Je crains que les bonnes intentions ne conduisent finalement dans cette affaire à de graves dérapages, et que, s’agissant la pédopornographie, les effets ne soient totalement contreproductifs. Un véritable réseau parallèle, isolé de l’internet que nous connaissons, constitué de milliers de machines relais toutes louées sous de fausses identités et parfaitement résilientes à toute attaque – tout comme le réseau internet auquel il emprunte bon nombre de technologies –, sert à distribuer des contenus pédopornographiques depuis déjà de nombreuses années. Des sites éphémères, dont la durée de vie se compte en heures, servent de passerelles vers ce réseau parallèle et disparaissent avant que tout filtrage puisse être effectif.
La succession des lois DADVSI, HADOPI et LOPPSI donne donc l’impression d'une volonté vaine, et dangereuse par ailleurs, de contrôle de la toile.
Cette impression naît en partie de l'imprécision du texte. Par exemple, l'article 2 créé un nouveau délit, celui d'utilisation de l'identité d'un tiers sur internet, en vue de troubler sa tranquillité. Puni d'un an d'emprisonnement et de 15 000 euros d'amende, il est calqué sur le délit de harcèlement téléphonique décrit à l'article 222-16 du code pénal. Cependant, son champ est beaucoup plus large puisque n'importe quelle utilisation de l'identité d'un tiers sur internet fait encourir à son auteur une peine de prison.
Cette disposition pourrait donner lieu à des décisions similaires à celle qui a été rendue au Maroc : un Marocain a été emprisonné pendant plusieurs mois pour avoir créé un profil sur Facebook se contentant de reprendre l'identité du souverain. En effet, pour que le délit soit constitué, il suffit que la tranquillité du plaignant soit troublée, ce qui, vous en conviendrez, est très « englobant », pour reprendre une expression utilisée dans votre texte.

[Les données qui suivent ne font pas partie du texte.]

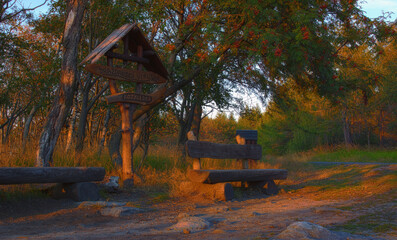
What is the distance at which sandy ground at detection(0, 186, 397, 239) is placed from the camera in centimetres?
390

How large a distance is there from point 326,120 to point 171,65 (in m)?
20.0

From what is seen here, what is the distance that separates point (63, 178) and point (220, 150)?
10.9ft

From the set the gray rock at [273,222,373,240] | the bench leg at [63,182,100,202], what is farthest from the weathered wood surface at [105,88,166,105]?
the gray rock at [273,222,373,240]

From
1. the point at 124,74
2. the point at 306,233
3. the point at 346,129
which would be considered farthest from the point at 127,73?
the point at 346,129

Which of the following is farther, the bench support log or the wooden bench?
the wooden bench

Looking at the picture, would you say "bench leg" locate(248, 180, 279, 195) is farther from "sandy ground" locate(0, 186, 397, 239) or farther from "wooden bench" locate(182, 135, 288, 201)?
"sandy ground" locate(0, 186, 397, 239)

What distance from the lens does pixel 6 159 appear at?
7.75 m

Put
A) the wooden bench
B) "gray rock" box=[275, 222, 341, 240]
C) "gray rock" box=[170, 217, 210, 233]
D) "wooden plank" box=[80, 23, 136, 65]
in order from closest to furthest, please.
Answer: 1. "gray rock" box=[275, 222, 341, 240]
2. "gray rock" box=[170, 217, 210, 233]
3. the wooden bench
4. "wooden plank" box=[80, 23, 136, 65]

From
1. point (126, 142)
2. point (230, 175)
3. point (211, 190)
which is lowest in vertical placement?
point (211, 190)

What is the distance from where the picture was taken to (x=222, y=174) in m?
6.91

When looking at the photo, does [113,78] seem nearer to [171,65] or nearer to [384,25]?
[171,65]

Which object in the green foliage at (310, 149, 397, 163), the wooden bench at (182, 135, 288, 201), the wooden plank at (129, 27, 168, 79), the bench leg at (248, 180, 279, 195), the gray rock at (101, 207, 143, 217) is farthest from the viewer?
the green foliage at (310, 149, 397, 163)

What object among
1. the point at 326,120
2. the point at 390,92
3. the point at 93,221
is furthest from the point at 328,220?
the point at 326,120

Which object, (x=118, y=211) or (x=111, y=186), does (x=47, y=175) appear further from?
(x=111, y=186)
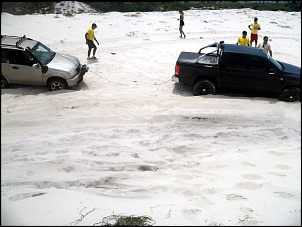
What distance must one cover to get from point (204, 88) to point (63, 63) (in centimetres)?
480

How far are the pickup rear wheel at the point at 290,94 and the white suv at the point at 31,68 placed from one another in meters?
6.69

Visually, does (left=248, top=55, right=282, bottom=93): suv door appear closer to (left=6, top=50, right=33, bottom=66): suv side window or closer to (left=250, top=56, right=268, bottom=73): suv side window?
(left=250, top=56, right=268, bottom=73): suv side window

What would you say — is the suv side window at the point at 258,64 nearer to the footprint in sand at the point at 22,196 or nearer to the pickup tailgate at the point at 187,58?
the pickup tailgate at the point at 187,58

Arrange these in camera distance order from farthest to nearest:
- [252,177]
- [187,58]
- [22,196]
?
[187,58], [252,177], [22,196]

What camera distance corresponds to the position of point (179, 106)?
9109 millimetres

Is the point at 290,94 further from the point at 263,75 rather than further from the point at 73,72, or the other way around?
the point at 73,72

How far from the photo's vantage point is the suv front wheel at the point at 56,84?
9.88 meters

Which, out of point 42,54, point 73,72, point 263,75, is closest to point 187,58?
point 263,75

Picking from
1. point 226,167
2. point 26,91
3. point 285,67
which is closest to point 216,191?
point 226,167

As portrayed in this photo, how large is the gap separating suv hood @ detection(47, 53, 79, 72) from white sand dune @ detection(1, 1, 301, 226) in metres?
0.80

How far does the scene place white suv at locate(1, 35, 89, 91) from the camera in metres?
9.62

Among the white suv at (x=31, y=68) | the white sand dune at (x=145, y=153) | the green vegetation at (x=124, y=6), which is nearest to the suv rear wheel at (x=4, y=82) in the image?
the white suv at (x=31, y=68)

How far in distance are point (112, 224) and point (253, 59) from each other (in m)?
7.31

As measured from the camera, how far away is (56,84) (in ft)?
32.6
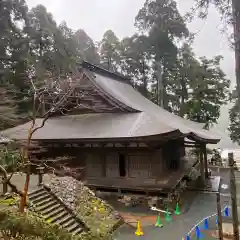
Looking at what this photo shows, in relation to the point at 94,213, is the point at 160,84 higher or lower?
higher

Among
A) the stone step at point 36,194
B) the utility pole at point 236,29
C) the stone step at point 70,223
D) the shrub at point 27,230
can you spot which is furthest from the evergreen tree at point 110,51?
the shrub at point 27,230

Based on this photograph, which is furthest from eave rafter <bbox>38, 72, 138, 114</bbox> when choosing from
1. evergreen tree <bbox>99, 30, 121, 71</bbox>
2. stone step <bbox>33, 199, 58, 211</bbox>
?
evergreen tree <bbox>99, 30, 121, 71</bbox>

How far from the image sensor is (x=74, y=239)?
3.57 meters

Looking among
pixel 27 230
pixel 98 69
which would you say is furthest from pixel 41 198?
pixel 98 69

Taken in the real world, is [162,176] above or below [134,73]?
below

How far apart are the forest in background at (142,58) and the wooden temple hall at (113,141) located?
5.45 m

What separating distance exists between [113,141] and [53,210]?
4152mm

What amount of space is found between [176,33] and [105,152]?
19.4 meters

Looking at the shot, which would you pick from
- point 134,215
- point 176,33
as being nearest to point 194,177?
point 134,215

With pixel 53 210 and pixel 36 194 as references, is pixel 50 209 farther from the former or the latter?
pixel 36 194

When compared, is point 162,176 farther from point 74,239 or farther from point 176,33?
point 176,33

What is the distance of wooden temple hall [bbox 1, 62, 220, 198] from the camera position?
11.9 meters

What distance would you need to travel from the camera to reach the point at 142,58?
32.0 m

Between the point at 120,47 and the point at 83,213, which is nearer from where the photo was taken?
the point at 83,213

Ce texte présente donc, chers collègues, de véritables risques pour nos libertés, et les bonnes intentions contiennent des effets pervers lourds de conséquences.
C'est un projet fourre-tout où domine le tout sécuritaire. La société que nous propose le ministre de l’intérieur est celle de la surveillance tous azimuts. C'est une société où chacun est invité à participer à une grande entreprise de surveillance.

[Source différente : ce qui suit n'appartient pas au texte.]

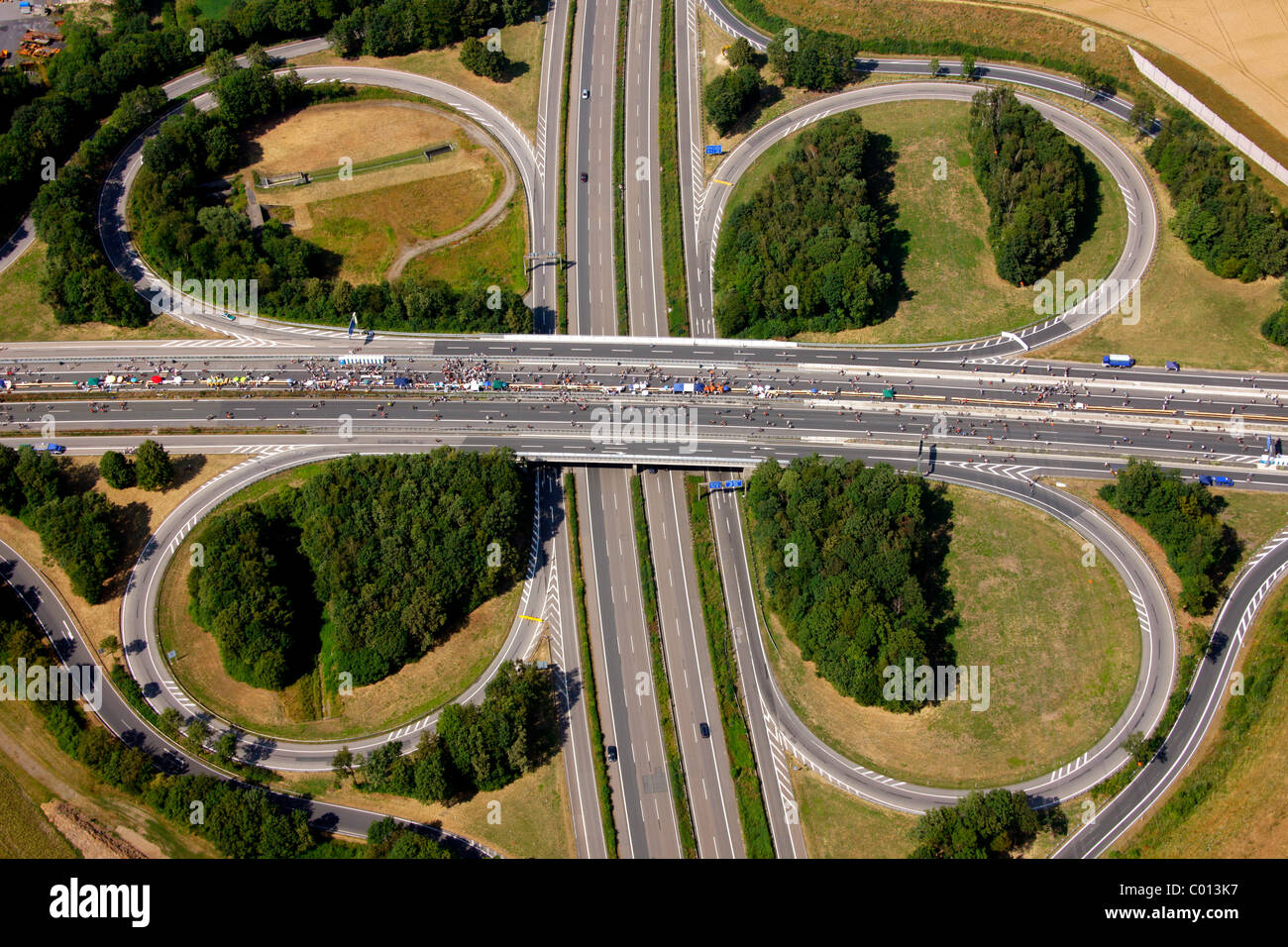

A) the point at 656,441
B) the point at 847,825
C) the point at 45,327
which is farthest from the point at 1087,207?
the point at 45,327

Outre des retraités de la police, des volontaires de nationalité française, âgés de 18 à 65 ans, sans casier judiciaire, pourront devenir des « collaborateurs occasionnels » de la police, dans la limite de 90 jours par an. Ces « collaborateurs occasionnels » – l'expression est effrayante – ressemblent aux réseaux d'informateurs de régimes qu'on ne peut qualifier de démocratiques…
Chers collègues, lorsqu'il est question des libertés, il convient de prendre le temps de la réflexion pour atteindre un consensus, car il s'agit finalement des règles de notre vie commune.
C'est pourquoi il nous paraît nécessaire de renvoyer ce texte en commission.